## Direction
Write out the complete material exactly as it stands.

## Information shown
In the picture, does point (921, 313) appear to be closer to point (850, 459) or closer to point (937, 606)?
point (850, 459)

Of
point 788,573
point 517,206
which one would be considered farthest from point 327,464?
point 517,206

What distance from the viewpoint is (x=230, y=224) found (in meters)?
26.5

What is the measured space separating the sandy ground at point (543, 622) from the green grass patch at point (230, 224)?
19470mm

## Output for this task
In the picture, does point (921, 313) appear to be closer to point (850, 459) or closer to point (937, 606)?
point (850, 459)

Of
point 788,573
point 517,206
which one would be considered farthest from point 327,464?
point 517,206

What distance from the viewpoint is (x=230, y=224) found (in meters)?
26.5

What is the measured space separating the sandy ground at point (543, 622) from the green grass patch at point (230, 224)?
19470mm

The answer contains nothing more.